Reconstruction, then, was a far more coherent and deep-rooted concept as the war came to its close. In 1918, many of the blueprints had been poorly conceived and destined for rapid oblivion at the hands of the Treasury. This time it had been more plausibly a people’s war. The ideas were more precise and had both more democratic impetus and more intellectual ballast. The outcome was revealed with dramatic effect as soon as the war ended. The Churchill coalition broke up with unexpected suddenness in May 1945, a few days after the German surrender and with hostilities still continuing in the Far East against the Japanese. To Churchill’s dismay, the Labour Party’s national executive, voicing the wishes of the rank and file, insisted that Labour’s ministers leave the government. A general election was called for July.
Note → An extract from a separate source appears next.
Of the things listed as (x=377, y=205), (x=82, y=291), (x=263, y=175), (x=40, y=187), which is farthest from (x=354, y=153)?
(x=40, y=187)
The ‘coupon election’ of 1918 had been an unreal exercise throughout. Even if not polluted by the hysterical ‘hang-the-Kaiser’ jingoism to the extent that Keynes had suggested, that element was undoubtedly present. A general patriotic exaltation made the campaign of November-December 1918 a poor guide to the public mood. In June-July 1945, however, the spirit was more sober and focused more precisely on housing and health, full employment, and industrial regeneration, on post-war social imperatives rather than on external or imperial themes. In this sense, the power and prestige of Churchill, the revered war leader, were an irrelevance, even an embarrassment to the Conservative Party.